Op grond van deze vroegere verkiezing worden ze nu geroepen tot
het ambt en als ze dat aanvaarden, worden ze binnen drie weken
bevestigd als ouderling-kerkvoogd.
Een enkele maal is ook de vraag gesteld welk formulier bij de
bevestiging van een ouderling-kerkvoogd kan worden gebruikt en
welke vragen daarbij moeten worden gesteld.
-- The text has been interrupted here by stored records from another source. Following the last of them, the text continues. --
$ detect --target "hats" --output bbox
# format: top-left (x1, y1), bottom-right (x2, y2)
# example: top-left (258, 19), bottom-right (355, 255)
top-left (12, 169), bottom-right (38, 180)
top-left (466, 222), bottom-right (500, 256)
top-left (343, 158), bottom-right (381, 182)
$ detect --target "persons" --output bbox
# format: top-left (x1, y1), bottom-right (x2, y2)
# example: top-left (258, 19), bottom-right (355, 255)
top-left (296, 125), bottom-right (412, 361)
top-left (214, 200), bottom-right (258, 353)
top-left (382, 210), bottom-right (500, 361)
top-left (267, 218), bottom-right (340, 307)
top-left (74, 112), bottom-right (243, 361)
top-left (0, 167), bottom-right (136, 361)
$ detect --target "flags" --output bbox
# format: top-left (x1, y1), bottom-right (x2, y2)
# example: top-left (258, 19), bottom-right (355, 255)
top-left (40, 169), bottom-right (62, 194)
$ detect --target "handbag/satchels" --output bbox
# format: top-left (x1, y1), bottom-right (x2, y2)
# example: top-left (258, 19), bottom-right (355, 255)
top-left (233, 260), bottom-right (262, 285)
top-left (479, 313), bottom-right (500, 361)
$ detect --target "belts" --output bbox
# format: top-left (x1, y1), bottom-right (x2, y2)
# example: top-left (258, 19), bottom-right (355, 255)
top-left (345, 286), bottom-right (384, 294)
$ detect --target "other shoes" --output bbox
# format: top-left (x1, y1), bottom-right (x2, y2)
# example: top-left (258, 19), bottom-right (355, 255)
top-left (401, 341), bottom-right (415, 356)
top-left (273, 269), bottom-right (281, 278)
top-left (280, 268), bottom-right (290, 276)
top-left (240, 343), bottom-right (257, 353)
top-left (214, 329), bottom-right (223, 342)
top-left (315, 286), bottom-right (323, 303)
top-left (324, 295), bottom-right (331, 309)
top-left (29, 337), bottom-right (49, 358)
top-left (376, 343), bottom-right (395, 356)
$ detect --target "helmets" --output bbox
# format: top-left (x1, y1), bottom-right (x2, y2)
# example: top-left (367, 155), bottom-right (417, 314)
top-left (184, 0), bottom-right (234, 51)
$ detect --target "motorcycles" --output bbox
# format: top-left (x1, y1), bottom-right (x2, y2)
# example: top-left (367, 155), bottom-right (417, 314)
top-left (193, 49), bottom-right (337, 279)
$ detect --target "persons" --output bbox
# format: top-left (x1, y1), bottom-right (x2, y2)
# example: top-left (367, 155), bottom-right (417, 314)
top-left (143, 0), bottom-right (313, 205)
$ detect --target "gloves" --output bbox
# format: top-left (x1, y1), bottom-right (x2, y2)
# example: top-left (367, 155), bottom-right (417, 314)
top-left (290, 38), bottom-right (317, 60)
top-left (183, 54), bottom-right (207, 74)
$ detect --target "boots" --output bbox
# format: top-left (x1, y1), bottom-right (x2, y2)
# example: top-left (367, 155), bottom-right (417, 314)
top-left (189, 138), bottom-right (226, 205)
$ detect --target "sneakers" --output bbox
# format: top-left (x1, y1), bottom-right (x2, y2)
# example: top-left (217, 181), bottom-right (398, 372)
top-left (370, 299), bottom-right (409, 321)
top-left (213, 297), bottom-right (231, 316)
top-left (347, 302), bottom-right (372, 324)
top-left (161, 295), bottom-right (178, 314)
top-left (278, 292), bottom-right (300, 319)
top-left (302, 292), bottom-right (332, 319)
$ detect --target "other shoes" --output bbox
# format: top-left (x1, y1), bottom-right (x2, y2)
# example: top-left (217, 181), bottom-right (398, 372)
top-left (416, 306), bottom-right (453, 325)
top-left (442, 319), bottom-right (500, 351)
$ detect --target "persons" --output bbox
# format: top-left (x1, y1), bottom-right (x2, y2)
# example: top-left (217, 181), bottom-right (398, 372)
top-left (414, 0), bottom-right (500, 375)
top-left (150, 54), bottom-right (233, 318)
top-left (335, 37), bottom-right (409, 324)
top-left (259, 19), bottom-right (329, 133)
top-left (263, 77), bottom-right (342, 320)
Toen in 1951 het instituut van ouderlingen-kerkvoogd werd
ingevoerd, bepaalde overgangsbepaling 282 dat ze in het midden
der gemeente in hun ambt bevestigd zouden worden ‘met
gebruikmaking van een daarvoor door de generale synode aan te
bieden formulier’. In mijn verzameling kerkordelijke brochures
bevindt zich een exemplaar van het speciaal voor die gelegenheid
geschreven formulier, dat aan de kerkenraden is toegezonden.
Sinds in 1955 het dienstboek in ontwerp aan de kerk is aangeboden
is aan een speciaal formulier niet zo’n behoefte meer, men kan
gebruik maken van orde van dienst II voor de bevestiging van
ouderlingen en diakenen, waarin ook aan de roeping van de
ouderlingen-kerkvoogd aandacht wordt geschonken.
Aan gemeenten die er aan hechten ook in deze situatie het
klassieke bevestigingsformulier te gebruiken, kan worden
geadviseerd aan de beschrijving van het ambt van ouderlingen (dus
vóór de woorden ‘aangaande de diakenen...’) een passage ‘ten
vierde’ toe te voegen van de volgende strekking:
Ten vierde is aan sommigen van hen in het bijzonder toevertrouwd als huisverzorgers Gods te waken voor de instandhouding van de openbare eredienst; zij zullen daarom niet alleen de geestelijke, maar ook de stoffelijke belangen der gemeente behartigen, opdat er voldoende plaats zal zijn waar het evangelie gepredikt, de sacramenten bediend en de Naam des Heren in het openbaar wordt aangeroepen (Titus 1: 7vv, 1 Tim. 3: 5).